TSP Funds/SPIA

Is anyone familiar Thrift Savings Plans? My father has retired and has a Thrift Savings Plan account. He would like to get a single premium immediate annuity. It appears like the only option for this is Metlife who has an exclusive contract to do them other than rolling the funds to an IRA first. Am I understanding this correctly?

Thanks in advance.
 
My advice would be to shop around. Once he moves his money over to a SPIA, it'll be annuitized, and once you start annuitization, you can't stop it. What type of payout is your father looking for (ex. Life only, Life + 10 year period certain, Joint payments)? You are correct that moving the money to another carrier will convert the TSP to an IRA, but it'll be a tax-free exchange as long as you are transferring it. The only problem I see with SPIA's right now is that 1. - rates are too low, and 2. - your father looses control of the money. Don't get me wrong, there is definitely a need/fit for SPIA's, even in todays environment. I would find out what your fathers goals are with the money, and what he's trying to accomplish, then go from there.
 
guardiansatx said:
Is anyone familiar Thrift Savings Plans? My father has retired and has a Thrift Savings Plan account. He would like to get a single premium immediate annuity. It appears like the only option for this is Metlife who has an exclusive contract to do them other than rolling the funds to an IRA first. Am I understanding this correctly?

Thanks in advance.

I've seen ANICO quoting better monthly income and its a simple fix to rollover the funds to another companies SPIA.
 
Is anyone familiar Thrift Savings Plans? My father has retired and has a Thrift Savings Plan account. He would like to get a single premium immediate annuity. It appears like the only option for this is Metlife who has an exclusive contract to do them other than rolling the funds to an IRA first. Am I understanding this correctly?

Thanks in advance.

You probably are. The real question is what kind of deal are they offering you? If there is some contractual minimum that Met is required to pay, it may be a good deal. If the plan is simply purchasing a retail SPIA from Met on behalf of your father, there may be better options. Thankfully, this is pretty easy to determine:

Father's birth month and year?

In what state does he live?

How much is the lump sum rollover option?

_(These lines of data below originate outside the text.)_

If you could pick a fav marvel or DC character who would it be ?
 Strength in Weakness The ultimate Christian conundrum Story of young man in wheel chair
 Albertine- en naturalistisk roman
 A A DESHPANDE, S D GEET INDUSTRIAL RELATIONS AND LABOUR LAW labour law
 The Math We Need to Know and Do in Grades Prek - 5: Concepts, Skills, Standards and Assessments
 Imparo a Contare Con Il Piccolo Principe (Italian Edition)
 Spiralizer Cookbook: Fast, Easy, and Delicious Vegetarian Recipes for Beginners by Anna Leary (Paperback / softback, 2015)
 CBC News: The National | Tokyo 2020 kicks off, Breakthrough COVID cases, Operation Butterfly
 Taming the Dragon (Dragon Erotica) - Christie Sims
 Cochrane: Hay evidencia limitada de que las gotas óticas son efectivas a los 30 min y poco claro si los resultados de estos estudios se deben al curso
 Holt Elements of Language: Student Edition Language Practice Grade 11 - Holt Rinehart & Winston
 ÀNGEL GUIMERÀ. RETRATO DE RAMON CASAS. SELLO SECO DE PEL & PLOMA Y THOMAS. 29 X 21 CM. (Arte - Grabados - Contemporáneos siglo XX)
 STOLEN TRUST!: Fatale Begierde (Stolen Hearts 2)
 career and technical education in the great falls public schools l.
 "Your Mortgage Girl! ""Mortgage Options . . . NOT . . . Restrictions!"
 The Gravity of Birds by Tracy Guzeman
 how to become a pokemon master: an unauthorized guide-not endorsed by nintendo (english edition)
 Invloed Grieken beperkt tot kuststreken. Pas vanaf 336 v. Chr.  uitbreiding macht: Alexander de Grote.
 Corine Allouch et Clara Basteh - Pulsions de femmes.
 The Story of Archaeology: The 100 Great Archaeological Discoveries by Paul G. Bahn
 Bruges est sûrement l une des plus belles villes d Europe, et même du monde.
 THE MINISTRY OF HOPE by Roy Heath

How much is the Metlife monthly income option?

Are there survivorship options? Is so, what are they and how much is being offered?

Get us this info and we can let you know if what he is being offered is competitive.
 
I faxed in paperwork for a TSP today actually. Just contact the TSP and have them fax you the transfer paperwork. All of the options are listed on there. You can move it to an IRA.

Get the quote from Met and compare it to a SPIA from the rest of the market.

You might want to look at getting an annuity with an income rider that pays out right away. The reason for that will be based on your father's health and the payout amounts.
 
SPIA rates are incredibly low right now. Run a few comparisons with GMIB riders.
 
Thank you for all of the replies.

I've seen ANICO quoting better monthly income and its a simple fix to rollover the funds to another companies SPIA.

He is wanting to place the funds in an ANICO annuity but that is where I am stuck. On the TSP paperwork it only has the option to choose the Metlife annuity through the government contract or transfer to an IRA or eligible employer account.

So if he withdraws this amount to place in an annuity without going with Metlife I am understanding he will have the 20% taxes withheld automatically. Is there a way around that? Am I missing something here?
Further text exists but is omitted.